What needs to be done: What is needed is an exact copy of the lines from the one containing "Представити потенцијале Српске" through the final line of the material below.
Information supplied below:
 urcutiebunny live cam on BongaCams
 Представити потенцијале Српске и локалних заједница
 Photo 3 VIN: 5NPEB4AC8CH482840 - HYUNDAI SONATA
End of Information supplied.
Result:
 Представити потенцијале Српске и локалних заједница
 Photo 3 VIN: 5NPEB4AC8CH482840 - HYUNDAI SONATA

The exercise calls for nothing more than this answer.